40、


    所幸我年少時為給容望做栗酥,學過如何架鍋起火,未曾想竟也能派上用場,至少能自己囫圇著煮一點吃的,不至於餓死。


    我彎彎嘴唇,覺得好笑,可惜笑不出來,因這火煙實在太嗆,我在火爐旁邊淌著汗邊捂唇咳嗽,好不狼狽。


    升起的白煙越來越濃,糊住了我的眼,所以,我並未看見許桑衡撐傘走來。


    直到紙傘落地,許桑衡顫聲喚了我一句「妙妙」,我才懵然抬首,看見了已有月餘未再見過的許桑衡。


    他一身緞絹華裳,氣宇軒軒。


    我則灰頭土臉,咳得泫然欲泣。


    他隔著煙霧,看清了我的樣子,瞬間失色,隻聲音仍舊在抖。


    「妙妙,你怎…你怎瘦成這般了…」


    41、


    許桑衡告訴我,近來這段時間,北燕至京城的關口邊界出現了大規模的山匪作亂,朝廷幾次派人剿匪皆都無功而返,聖上懷疑山匪同北燕王有所勾結,於是,責令北燕出兵剿匪的聖旨便一封又一封地送來北燕。


    許章馳奉令剿匪,奈何也不順利,每日長籲短嘆,憂心忡忡。


    許桑衡也被許章馳帶在身邊,在軍中練兵,所以不得空閑過來尋我,現在才知照顧我的嬤嬤已經卷財逃跑,而我的藥也被停了將近半月有餘。


    42、


    許桑衡質問我為何這樣都不去告訴養父或是他,又說要接我迴主院,同他住在一處,他好看顧我。

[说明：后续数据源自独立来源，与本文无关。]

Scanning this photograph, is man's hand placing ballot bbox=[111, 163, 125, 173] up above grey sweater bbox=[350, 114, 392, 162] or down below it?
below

    我執拗不肯,說一人在偏宅才清閑,且我依舊煩他,不想再見到他。


    許桑衡聽完我的話後,竟然會做出一副痛心疾首的樣子,久久不語。


    我心中好笑,覺得他不愧是話本當中的主角,還是挺會裝模作樣的,最後,我們依舊吵的不歡而散,許桑衡拂袖而去,我也懶得追他,抱著我的黑貓慢悠悠踱迴偏屋。


    隔日,許桑衡遣了他的貼身小廝百吉過來服侍我,同時,搬來很多新鮮的菜米瓜果,藥囊。


    以及我慣常喜用的那種香露。


    這香露是特調而成的,有一種特殊的清幽香氣,最關鍵的是,我每次用此種香露沐浴,才可稍稍平息我體內的熱意,重新用上香露和藥後,我的熱病平緩了一些,也不再成日咳嗽了。


    43、


    百吉大概是得了許桑衡的示意,照顧我時頗為用心。


    我故意冷落待他,他也不怨,照舊鞍前馬後,每日為我煮飯浣衣,煎藥餵貓,極是恭敬有禮,我挑不出半點毛病。


    我隻好將百吉留了下來。


    又過了一月,秋已至深,百吉去主院取菜果時,給我捎迴來一壇梨花蜜釀,說是許桑衡閑暇時親手所釀的,讓他帶來給我嚐嚐。


    我沒有理會,將那壇酒隨意棄在一邊,可心事卻忽來如潮,又想到了前世。


    44、


    前世,容望走後的第二年秋。


    我看到府裏下人又在收栗做點心,不由又自虐似的掀開衣袖,看了看那塊宛若瓣狀的赤色燙疤,微微嘆息。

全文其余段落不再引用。